The alarming part of this is that intelligence and critical thinking can’t protect you. I have met gifted students at Oxford University, who are just as vulnerable (and consequently terrified) of the controlling influence of big tech software. They speak of going down YouTube rabbit holes, where a click on one conspiracy video results in an endless torrent of similar conspiracies, until you begin to lose a sense of reality. But even in everyday terms – tech companies are forcing us into a narrow specialisation in our private lives, where a person who likes bicycles will only see articles, videos and news about bicycles, in a world that by and large, has nothing to do with bicycles.

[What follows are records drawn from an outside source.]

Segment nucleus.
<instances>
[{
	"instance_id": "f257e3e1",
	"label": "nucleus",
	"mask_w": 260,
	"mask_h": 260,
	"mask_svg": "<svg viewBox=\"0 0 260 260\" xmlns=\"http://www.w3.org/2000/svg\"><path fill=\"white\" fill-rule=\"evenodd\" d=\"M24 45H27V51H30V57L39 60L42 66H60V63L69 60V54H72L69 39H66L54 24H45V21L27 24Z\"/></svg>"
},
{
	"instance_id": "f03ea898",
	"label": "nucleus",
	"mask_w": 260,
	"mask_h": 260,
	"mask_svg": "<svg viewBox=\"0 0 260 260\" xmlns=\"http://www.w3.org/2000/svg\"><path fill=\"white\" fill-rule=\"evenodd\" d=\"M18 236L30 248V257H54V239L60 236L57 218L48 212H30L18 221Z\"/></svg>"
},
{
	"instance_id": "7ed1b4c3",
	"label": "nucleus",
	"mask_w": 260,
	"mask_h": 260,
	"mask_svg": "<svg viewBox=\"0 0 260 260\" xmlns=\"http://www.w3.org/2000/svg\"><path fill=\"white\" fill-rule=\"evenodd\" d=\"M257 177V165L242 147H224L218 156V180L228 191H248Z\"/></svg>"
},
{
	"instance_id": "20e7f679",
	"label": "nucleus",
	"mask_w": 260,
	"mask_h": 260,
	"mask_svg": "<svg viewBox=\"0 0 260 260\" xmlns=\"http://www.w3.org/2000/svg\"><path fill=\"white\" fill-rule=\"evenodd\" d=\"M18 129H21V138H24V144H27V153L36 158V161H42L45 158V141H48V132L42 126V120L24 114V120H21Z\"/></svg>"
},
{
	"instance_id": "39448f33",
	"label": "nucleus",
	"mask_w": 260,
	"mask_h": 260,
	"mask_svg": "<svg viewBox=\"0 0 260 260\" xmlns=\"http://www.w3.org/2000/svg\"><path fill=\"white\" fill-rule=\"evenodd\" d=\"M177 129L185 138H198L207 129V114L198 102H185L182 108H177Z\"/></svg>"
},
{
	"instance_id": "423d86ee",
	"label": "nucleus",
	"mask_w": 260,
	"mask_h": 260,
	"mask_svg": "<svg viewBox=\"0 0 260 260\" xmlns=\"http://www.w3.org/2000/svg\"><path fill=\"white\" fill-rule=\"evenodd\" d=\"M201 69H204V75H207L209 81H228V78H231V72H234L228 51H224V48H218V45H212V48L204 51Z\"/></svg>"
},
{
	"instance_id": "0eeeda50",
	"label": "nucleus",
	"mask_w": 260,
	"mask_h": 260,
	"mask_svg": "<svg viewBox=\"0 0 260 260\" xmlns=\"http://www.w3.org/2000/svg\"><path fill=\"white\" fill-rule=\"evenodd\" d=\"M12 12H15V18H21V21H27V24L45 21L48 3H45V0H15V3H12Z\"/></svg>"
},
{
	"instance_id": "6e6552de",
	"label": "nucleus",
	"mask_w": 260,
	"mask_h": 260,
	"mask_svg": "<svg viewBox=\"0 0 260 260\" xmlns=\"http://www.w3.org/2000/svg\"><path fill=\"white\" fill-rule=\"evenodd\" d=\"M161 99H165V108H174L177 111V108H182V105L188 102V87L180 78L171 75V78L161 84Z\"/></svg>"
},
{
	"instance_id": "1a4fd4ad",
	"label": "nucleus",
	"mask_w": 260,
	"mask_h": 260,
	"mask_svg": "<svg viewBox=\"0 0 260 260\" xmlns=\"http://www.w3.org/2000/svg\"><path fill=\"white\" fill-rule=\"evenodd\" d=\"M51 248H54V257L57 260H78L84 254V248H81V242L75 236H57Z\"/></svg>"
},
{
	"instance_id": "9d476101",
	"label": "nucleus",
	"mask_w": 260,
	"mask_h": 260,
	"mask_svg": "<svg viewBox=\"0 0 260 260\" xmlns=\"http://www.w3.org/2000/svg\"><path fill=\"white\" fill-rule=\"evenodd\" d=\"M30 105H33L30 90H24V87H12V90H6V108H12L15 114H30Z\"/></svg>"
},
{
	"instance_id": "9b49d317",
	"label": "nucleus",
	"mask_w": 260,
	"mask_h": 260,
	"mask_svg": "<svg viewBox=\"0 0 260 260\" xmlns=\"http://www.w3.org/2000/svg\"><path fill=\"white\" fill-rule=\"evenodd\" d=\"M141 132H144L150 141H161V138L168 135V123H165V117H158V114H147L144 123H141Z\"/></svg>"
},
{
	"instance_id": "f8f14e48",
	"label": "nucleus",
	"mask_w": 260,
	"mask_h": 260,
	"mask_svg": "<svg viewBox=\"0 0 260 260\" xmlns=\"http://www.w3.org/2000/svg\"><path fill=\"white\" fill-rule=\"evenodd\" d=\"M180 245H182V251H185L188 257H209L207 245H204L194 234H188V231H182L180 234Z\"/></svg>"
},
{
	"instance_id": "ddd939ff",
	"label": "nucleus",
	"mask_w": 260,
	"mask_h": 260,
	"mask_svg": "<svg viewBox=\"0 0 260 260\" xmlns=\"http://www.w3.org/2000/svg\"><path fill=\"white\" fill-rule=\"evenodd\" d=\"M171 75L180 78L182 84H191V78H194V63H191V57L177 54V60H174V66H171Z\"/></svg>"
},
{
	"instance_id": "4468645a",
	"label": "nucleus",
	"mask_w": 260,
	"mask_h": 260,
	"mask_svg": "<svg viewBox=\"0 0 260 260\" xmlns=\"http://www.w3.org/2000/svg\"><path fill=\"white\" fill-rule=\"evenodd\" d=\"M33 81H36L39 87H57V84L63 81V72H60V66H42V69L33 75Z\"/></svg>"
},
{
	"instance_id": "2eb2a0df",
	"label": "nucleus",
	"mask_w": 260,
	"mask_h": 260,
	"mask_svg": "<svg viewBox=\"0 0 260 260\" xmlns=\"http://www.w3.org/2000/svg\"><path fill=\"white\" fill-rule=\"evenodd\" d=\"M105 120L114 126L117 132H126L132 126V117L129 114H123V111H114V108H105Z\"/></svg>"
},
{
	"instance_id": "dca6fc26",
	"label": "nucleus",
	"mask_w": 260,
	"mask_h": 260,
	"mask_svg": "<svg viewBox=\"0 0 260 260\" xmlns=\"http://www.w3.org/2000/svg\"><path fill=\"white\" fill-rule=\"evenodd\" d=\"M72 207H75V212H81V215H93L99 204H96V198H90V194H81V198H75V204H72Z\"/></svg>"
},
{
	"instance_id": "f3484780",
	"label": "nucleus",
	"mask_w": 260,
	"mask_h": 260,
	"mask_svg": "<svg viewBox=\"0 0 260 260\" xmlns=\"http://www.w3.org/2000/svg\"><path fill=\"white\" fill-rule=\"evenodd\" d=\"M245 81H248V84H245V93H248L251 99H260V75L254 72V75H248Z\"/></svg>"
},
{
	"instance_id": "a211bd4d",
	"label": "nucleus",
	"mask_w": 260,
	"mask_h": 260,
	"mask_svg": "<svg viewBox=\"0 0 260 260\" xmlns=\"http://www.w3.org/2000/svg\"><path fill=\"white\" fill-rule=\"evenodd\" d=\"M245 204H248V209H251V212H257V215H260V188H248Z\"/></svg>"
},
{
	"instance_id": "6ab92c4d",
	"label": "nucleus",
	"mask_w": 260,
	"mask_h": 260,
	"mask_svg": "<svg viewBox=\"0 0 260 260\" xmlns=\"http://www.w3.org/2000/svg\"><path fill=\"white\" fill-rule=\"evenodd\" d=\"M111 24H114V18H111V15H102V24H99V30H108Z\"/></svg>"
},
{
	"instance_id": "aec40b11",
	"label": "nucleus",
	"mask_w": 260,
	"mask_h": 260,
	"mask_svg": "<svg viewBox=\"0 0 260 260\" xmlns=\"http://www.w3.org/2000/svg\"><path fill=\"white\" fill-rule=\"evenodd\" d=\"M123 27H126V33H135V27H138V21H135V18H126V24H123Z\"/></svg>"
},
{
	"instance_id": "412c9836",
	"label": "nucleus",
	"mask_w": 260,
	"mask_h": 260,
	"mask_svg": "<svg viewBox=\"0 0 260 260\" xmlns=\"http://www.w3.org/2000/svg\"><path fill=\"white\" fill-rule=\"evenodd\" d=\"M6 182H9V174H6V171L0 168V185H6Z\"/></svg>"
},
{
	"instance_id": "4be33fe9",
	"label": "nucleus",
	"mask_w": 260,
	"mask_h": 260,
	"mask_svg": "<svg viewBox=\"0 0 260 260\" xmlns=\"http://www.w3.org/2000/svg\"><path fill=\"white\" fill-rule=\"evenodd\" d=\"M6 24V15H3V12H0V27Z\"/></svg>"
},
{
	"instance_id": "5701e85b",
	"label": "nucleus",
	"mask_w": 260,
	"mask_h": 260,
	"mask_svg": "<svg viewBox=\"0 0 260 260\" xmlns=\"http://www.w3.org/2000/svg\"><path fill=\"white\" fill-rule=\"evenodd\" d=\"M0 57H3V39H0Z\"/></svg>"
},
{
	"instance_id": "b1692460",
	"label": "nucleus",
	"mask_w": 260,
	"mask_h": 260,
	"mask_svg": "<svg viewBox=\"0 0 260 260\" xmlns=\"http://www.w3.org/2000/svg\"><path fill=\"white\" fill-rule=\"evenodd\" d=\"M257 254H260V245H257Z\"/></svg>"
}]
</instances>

In this way – our programs and tools are disconnecting us from reality, from the bigger picture of the real world, and consequently, from authentic human experience. These companies are not just shaping our purchases and voting, they are shaping the way we think about the world. From voter manipulation, to deep fakes and disinformation, we are being led into a world where traditional boundaries between illusion and reality are breaking down. We are allowing decisions to be made for us about even the most personal aspects of our lives, from who we date to how we spend our time.
And as the dust settles on our new reality – it has become increasingly obvious how hollow these decisions really are, and how much we miss the real world. With all of its messy introductions, bad decisions and challenging opinions, thrown at us on the bus and the train, in the elevator and in the hotel lobby.
Life is not something we can or should parcel off to someone else to decide for us. It is something we should decide for ourselves, no matter the risks involved. Because when we give up the right to choose what to do, how to think, how to act, we give up our capacity to be free.